Strengths and limitations

This study’s strengths include the use of real-world, histopathologically verified cases and a direct comparison with experienced oral medicine experts. Limitations include a fixed prompting strategy, a single-country dataset, and the inherent pace of model iteration. Continuous validation and multicenter trials will be essential to confirm generalizability and optimize clinical integration. Future work should explore dynamic clinician–AI collaboration and mechanisms for safely incorporating AI outputs into routine oral diagnostic workflows to improve patient outcomes.

Conclusion

Our analysis of ChatGPT-5 and Gemini 2.5 Pro demonstrates that state-of-the-art multimodal AI models are no longer confined to the role of digital assistants but can function as reliable peers to human experts in differential diagnosis particularly when visual information is incorporated.
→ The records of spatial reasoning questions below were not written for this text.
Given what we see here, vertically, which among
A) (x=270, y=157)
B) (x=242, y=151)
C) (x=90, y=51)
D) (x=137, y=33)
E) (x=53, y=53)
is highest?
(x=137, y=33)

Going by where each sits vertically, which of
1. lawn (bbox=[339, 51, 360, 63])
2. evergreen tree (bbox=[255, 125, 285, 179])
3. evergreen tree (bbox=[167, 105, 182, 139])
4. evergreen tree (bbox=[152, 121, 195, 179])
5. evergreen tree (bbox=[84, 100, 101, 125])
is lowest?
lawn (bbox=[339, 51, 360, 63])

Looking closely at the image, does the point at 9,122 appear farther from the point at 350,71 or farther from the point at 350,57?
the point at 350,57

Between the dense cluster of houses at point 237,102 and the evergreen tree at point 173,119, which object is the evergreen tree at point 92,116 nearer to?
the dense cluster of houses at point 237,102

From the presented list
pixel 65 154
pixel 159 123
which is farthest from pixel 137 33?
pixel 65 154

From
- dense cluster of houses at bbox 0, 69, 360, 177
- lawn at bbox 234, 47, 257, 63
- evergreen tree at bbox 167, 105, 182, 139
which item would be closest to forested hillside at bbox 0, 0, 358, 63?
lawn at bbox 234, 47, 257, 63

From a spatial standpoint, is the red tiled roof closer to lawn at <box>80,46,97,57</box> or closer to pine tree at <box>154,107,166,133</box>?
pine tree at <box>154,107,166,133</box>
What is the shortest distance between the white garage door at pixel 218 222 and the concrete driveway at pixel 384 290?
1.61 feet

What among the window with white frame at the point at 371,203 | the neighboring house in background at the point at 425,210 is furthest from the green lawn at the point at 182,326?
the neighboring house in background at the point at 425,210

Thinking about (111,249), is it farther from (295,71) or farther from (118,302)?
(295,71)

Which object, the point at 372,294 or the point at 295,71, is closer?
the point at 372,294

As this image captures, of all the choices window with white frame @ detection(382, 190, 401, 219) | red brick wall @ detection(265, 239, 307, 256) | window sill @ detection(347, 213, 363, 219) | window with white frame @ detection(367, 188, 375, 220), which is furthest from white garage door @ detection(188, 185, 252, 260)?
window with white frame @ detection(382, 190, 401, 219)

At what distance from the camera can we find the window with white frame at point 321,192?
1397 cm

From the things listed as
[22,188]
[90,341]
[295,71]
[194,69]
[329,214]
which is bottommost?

By introducing and applying VWDG, we quantified the incremental diagnostic value conferred by images beyond text alone. This revealed a strategic divergence: ChatGPT-5 acts as a visual synergist, achieving substantial VWDG, whereas Gemini 2.5 Pro performs as a textual expert with limited incremental visual benefit. Rather than framing this as a simple contest between models, these findings support a context-aware framework for clinical AI use, where the most appropriate system depends on the diagnostic inputs available. Ultimately, the paradigm is not competition but cooperative synergy: AI provides rapid, multimodal pattern recognition especially valuable in complex cases while human experts contribute nuanced clinical judgment, particularly for straightforward or benign presentations. Harnessing both perspectives, guided by metrics such as VWDG, offers a pathway toward accessible, efficient, and accurate diagnosis in oral medicine.